First training split

tcbench datasets samples-count --name ucdavis-icdm19 --split 0

Output

filtered, split: 0
┏━━━━━━━━━━━━━━━┳━━━━━━━━━┓
┃ app           ┃ samples ┃
┡━━━━━━━━━━━━━━━╇━━━━━━━━━┩
│ google-doc    │     100 │
│ google-drive  │     100 │
│ google-music  │     100 │
│ google-search │     100 │
│ youtube       │     100 │
├───────────────┼─────────┤
│ __total__     │     500 │
└───────────────┴─────────┘

human test split

This is equivalent to the human partition of the unfiltered dataset.

tcbench datasets samples-count --name ucdavis-icdm19 --split human

Output

filtered, split: human
┏━━━━━━━━━━━━━━━┳━━━━━━━━━┓
┃ app           ┃ samples ┃
┡━━━━━━━━━━━━━━━╇━━━━━━━━━┩
│ youtube       │      20 │
│ google-drive  │      18 │
│ google-doc    │      15 │
│ google-music  │      15 │
│ google-search │      15 │
├───────────────┼─────────┤
│ __total__     │      83 │
└───────────────┴─────────┘

script test split

This is equivalent to the script partition of the unfiltered dataset.
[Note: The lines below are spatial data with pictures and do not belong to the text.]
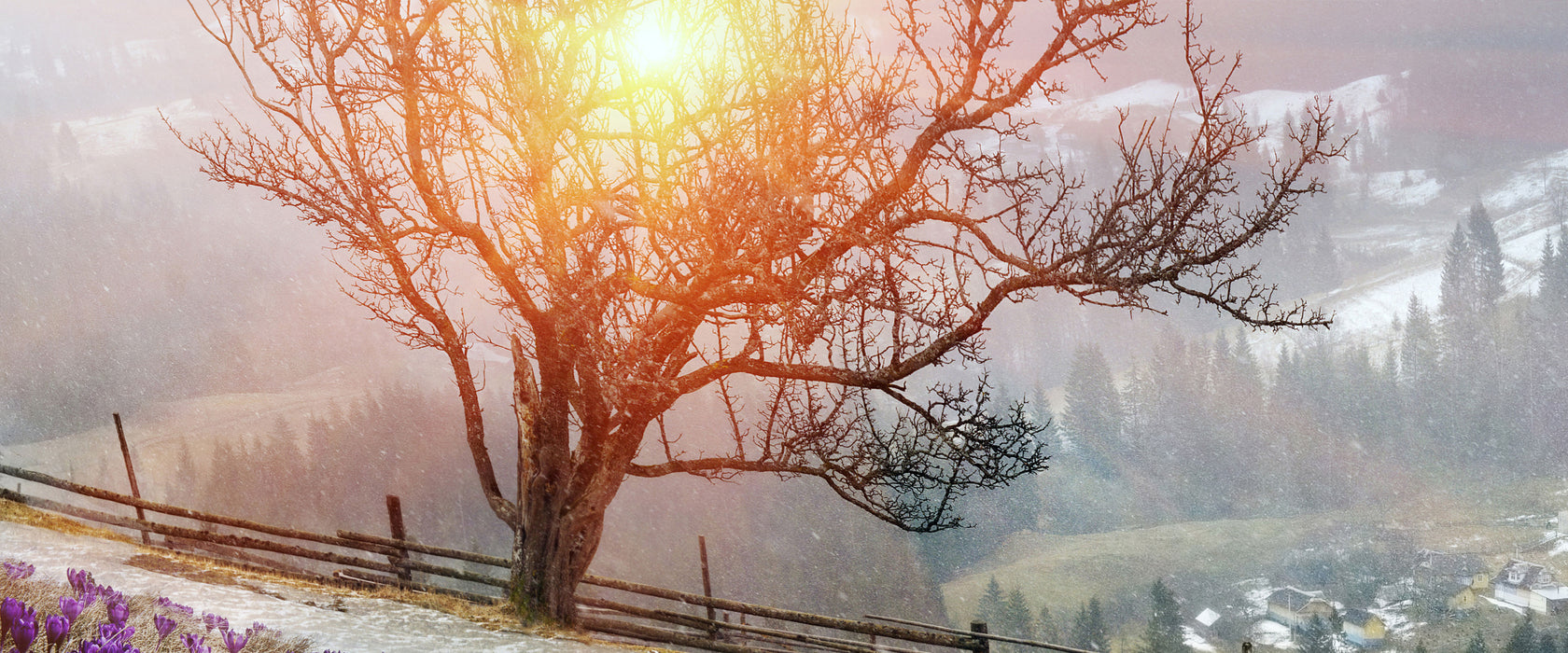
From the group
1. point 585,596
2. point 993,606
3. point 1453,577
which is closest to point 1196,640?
point 1453,577

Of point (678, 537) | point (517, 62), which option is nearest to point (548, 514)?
point (517, 62)

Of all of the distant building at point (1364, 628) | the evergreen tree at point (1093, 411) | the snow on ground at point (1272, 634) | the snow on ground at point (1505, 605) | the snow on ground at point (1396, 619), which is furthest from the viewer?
the evergreen tree at point (1093, 411)

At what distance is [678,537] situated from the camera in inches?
4803

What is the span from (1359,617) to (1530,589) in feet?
85.0

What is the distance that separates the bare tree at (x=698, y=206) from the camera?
10.8 metres

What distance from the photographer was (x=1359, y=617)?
142 meters

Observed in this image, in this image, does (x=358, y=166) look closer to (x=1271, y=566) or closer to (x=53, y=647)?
(x=53, y=647)

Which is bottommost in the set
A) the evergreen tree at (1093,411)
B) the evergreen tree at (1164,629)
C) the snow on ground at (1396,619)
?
the snow on ground at (1396,619)

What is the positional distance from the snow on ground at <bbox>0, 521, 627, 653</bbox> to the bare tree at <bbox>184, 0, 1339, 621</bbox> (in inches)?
59.1

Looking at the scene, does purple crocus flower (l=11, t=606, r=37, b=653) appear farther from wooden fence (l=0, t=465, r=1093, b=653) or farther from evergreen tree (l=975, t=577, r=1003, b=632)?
evergreen tree (l=975, t=577, r=1003, b=632)

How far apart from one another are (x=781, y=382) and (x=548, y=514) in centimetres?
351

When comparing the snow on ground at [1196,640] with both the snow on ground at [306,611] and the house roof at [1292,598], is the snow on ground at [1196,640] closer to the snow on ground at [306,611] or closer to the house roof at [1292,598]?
the house roof at [1292,598]

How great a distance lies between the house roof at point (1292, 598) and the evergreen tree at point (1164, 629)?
128 ft

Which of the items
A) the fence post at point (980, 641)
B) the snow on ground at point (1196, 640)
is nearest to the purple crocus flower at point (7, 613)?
the fence post at point (980, 641)
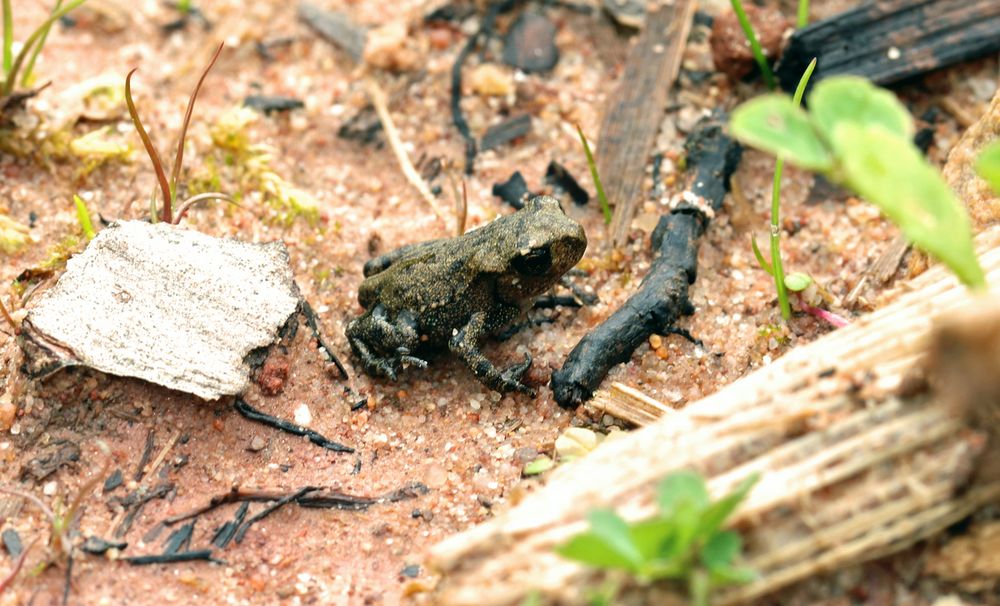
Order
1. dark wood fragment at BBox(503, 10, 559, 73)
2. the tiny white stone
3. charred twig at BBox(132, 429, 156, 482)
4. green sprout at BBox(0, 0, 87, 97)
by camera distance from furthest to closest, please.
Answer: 1. dark wood fragment at BBox(503, 10, 559, 73)
2. green sprout at BBox(0, 0, 87, 97)
3. the tiny white stone
4. charred twig at BBox(132, 429, 156, 482)

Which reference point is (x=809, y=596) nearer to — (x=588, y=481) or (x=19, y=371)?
(x=588, y=481)

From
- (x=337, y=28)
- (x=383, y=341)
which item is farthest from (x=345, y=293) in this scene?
(x=337, y=28)

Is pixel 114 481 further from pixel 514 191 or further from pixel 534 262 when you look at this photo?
pixel 514 191

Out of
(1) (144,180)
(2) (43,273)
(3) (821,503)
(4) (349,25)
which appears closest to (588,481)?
(3) (821,503)

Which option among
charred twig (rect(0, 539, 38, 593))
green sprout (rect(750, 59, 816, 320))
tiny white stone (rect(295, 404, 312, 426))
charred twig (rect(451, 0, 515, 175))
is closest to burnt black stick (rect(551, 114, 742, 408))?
green sprout (rect(750, 59, 816, 320))

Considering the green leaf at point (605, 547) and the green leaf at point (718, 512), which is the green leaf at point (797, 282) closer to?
the green leaf at point (718, 512)

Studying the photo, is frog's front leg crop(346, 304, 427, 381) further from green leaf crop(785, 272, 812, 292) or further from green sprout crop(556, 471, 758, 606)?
green sprout crop(556, 471, 758, 606)
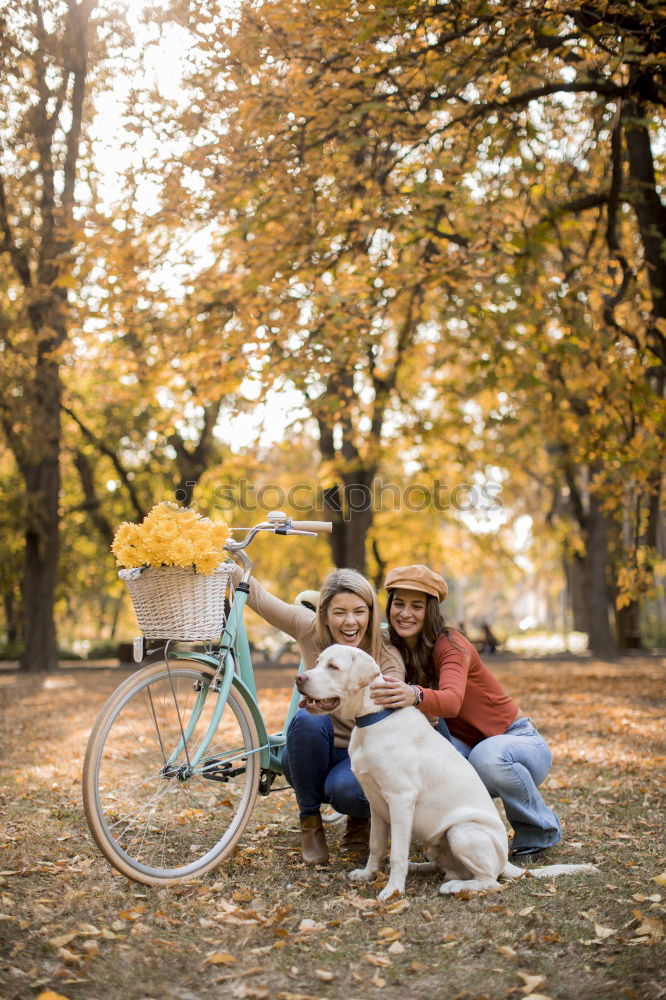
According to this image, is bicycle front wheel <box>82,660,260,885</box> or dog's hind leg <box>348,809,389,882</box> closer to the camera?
bicycle front wheel <box>82,660,260,885</box>

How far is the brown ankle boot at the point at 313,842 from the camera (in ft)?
13.7

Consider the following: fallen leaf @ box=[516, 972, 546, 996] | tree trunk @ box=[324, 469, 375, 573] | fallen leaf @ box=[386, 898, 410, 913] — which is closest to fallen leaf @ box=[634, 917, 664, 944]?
fallen leaf @ box=[516, 972, 546, 996]

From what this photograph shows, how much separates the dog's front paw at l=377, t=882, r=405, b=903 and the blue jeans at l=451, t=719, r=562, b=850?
0.67 meters

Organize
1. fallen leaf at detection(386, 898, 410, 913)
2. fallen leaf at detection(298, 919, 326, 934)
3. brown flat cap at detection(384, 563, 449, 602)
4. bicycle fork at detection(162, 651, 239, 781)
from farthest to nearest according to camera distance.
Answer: brown flat cap at detection(384, 563, 449, 602) → bicycle fork at detection(162, 651, 239, 781) → fallen leaf at detection(386, 898, 410, 913) → fallen leaf at detection(298, 919, 326, 934)

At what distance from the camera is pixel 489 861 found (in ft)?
12.1

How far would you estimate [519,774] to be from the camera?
4039 mm

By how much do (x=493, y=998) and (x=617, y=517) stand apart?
319 inches

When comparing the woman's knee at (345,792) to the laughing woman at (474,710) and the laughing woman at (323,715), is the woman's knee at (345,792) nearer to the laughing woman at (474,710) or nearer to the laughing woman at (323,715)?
the laughing woman at (323,715)

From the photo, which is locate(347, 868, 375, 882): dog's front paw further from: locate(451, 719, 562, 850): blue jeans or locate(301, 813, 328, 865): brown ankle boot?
locate(451, 719, 562, 850): blue jeans

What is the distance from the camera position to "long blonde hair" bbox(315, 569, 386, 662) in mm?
4059

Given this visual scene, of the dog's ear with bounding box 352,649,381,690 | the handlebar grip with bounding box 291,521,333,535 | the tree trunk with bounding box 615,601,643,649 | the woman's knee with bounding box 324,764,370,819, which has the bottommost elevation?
the tree trunk with bounding box 615,601,643,649

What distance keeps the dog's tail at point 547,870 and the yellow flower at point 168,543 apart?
1.79m

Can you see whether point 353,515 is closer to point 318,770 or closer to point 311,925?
point 318,770

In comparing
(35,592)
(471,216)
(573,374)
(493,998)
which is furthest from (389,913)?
(35,592)
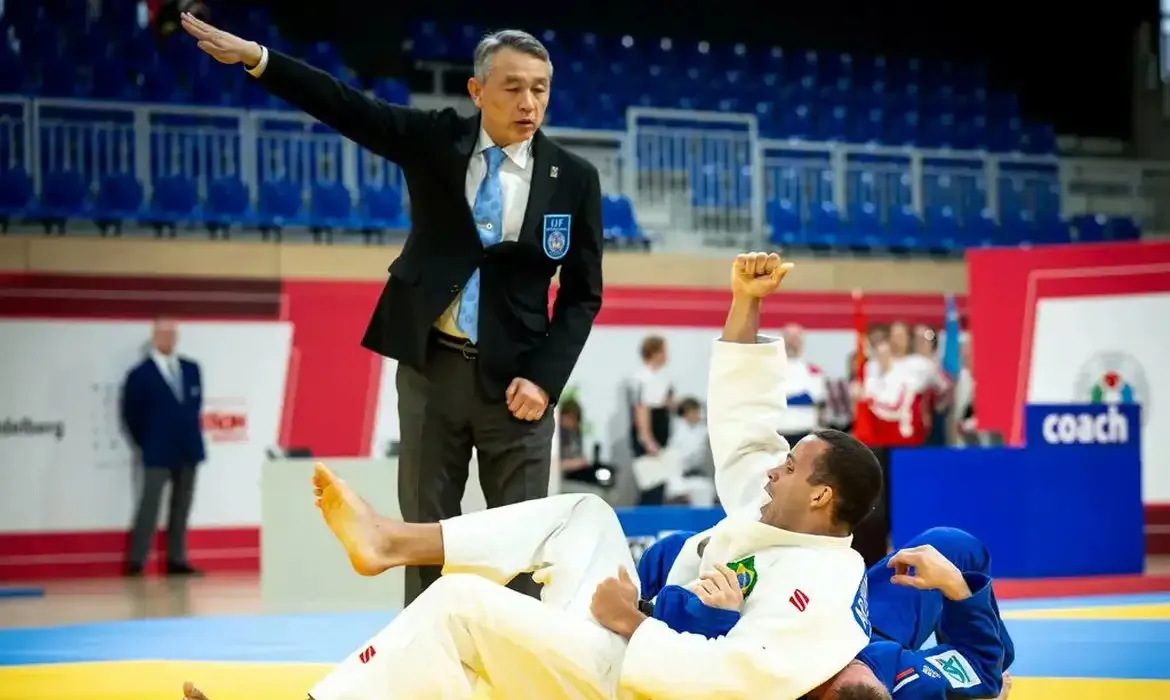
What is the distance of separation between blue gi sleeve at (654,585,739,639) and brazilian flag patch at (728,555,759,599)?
0.06 m

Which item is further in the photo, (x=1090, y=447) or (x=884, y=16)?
(x=884, y=16)

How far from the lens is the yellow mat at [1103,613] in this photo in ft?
25.0

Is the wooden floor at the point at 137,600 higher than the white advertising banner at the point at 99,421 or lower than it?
lower

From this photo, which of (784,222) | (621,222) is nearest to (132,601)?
(621,222)

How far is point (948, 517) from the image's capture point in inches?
377

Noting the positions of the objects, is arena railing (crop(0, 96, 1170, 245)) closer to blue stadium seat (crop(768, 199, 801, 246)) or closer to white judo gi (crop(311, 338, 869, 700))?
blue stadium seat (crop(768, 199, 801, 246))

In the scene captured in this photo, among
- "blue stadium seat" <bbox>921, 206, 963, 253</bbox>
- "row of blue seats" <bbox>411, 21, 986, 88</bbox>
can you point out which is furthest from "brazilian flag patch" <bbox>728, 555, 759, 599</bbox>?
"row of blue seats" <bbox>411, 21, 986, 88</bbox>

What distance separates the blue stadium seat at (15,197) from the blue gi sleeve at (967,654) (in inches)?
385

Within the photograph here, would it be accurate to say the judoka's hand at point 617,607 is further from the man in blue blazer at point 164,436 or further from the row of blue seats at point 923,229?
the row of blue seats at point 923,229

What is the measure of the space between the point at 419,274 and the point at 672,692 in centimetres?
150

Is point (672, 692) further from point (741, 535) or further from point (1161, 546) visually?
point (1161, 546)

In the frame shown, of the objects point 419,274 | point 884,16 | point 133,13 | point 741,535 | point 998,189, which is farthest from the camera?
point 884,16

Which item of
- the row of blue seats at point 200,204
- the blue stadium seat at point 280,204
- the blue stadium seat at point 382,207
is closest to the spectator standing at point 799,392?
the row of blue seats at point 200,204

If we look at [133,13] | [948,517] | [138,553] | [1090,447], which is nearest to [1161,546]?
[1090,447]
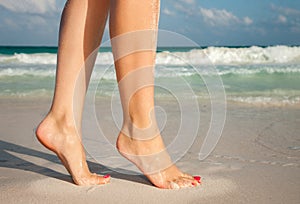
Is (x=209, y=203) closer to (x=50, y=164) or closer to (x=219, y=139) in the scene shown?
(x=50, y=164)

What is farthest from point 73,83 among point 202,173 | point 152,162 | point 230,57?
point 230,57

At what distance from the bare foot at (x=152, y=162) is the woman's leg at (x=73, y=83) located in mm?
134

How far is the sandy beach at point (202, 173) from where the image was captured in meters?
1.24

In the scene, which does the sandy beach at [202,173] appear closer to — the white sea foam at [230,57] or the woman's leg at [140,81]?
the woman's leg at [140,81]

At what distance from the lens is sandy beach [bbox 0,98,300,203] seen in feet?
4.05

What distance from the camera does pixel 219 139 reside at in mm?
2121

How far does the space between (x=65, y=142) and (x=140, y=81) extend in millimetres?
356

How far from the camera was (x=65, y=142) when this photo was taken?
1.42 metres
tcbench datasets samples-count --name ucdavis-icdm19 --split script

Output

filtered, split: script
┏━━━━━━━━━━━━━━━┳━━━━━━━━━┓
┃ app           ┃ samples ┃
┡━━━━━━━━━━━━━━━╇━━━━━━━━━┩
│ google-doc    │      30 │
│ google-drive  │      30 │
│ google-music  │      30 │
│ google-search │      30 │
│ youtube       │      30 │
├───────────────┼─────────┤
│ __total__     │     150 │
└───────────────┴─────────┘